Fig 5. a shows the voltammetry curve over the normalized surface area. Here they used calculated geometric area because adsorption of hydrogen is relatively stronger on PtIr/C than core shell catalytic area. The calculations are performed by considering spherical metal particle and the diameter were calculated by XRD. In fig 5b EOR specific peak currents are shown by the height of bar v/s corresponding peak potential. They notice that particle with size in nanometer can prove to be highly active for many heterogeneous reactions.eg. Au particle with size 4.5nm has approx 10 atoms at each of the 24 edges which are approx 20% surface atoms. For acid, the CO2 band at 2343cm-1 is observed for EOR with Pt monolayer on Au nanoparticle. Therefore ethanol dissociation is preferred at the monatomic step of Pt or PtIr Island. Mostly it is near the edge of Au nanoparticles. At high potential tensile strain is proves to be highly effective to promote EOR current in acid. As compare to Pt the monolayer of Pt on Au shows 4 fold peak current. While Pt monolayer on Pd, Ir, Rh, Ru shows lower peak current.

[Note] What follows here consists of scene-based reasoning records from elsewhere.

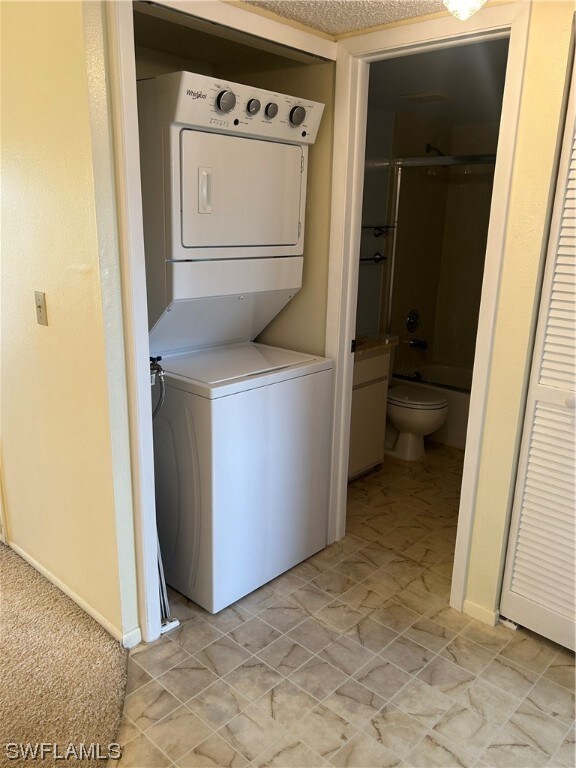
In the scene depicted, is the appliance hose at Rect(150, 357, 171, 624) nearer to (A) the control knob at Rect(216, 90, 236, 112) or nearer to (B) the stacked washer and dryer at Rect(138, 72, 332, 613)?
(B) the stacked washer and dryer at Rect(138, 72, 332, 613)

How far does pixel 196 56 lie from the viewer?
2.44 meters

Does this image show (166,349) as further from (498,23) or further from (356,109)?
(498,23)

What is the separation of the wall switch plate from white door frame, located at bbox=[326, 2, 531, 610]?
3.62 ft

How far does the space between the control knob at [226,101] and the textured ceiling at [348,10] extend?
11.3 inches

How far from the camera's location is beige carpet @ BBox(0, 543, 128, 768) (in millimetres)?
1686

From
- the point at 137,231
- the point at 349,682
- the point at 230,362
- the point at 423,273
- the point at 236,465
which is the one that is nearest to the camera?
the point at 137,231

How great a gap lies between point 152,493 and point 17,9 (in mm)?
1577

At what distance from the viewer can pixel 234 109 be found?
1977 millimetres

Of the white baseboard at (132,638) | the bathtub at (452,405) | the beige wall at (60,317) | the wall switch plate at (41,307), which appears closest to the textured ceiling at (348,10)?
the beige wall at (60,317)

Thus oxidation of C1 or C2 intermediate proves to be beneficial to enhance the OH and water adsorption in base and acid resp. in this study higher order EOR activity on Au- PtIr is observed in core-shell catalyst than the Au- PtIr alloy catalyst. This promotes the importance of direct C1 pathway and the tensile strength to improve the oxidation of reaction kinetics. On the other hand Iridium proves to be the promoter for the dehydrogenation process which ultimately lowers the onset potential. According to density function theory iridium is one of the best metals for the dehydrogenation of ammonia. According to DFT calculation, Ir offers a high barrier in the formation of CH3COOH from CH3CO + OH (high barrier for unfavorable reaction, C2−4e pathway.) and it has the lowest barrier for C−C bond cleavage in CHCO to form CH + CO (low barrier in favorable reaction C1−12e pathway).

Conclusion

A ternary core shell catalyst (Au-PtIr/C) shows extraordinary EOR performance using an alkaline solution. It exhibits high peak current at 58A mg-1, the lowest onset potential of 0.3 V and high percentage C1 -12e pathway current of 57%. Au-PtIr core-shell catalyst has a catalytic activity which is six order of magnitude greater than Au-PtIr alloy catalyst proves structural sensitivity of kinetics of EOR and effectively activate C1 -12e pathway. Lattice expansion of Au core and PtIr monolayer island responsible for ethanol adsorption at low potential. Ir plays an important role in dehydrogenation reaction. Thus Au-PtIr is proved to be an ideal catalyst for EOR with excellent efficiency.

References

Direct 12-Electron Oxidation of Ethanol on a Ternary Au(core)PtIr(Shell) Electrocatalyst (Journal of the American chemical society) Zhixiu Liang, Liang Song, Shiqing Deng, Yimei Zhu, Eli Stavitski, Radoslav R. Adzic, Jingyi Chen,⊥ and Jia X. Wang.( DOI:10.1021/jacs.9b03474).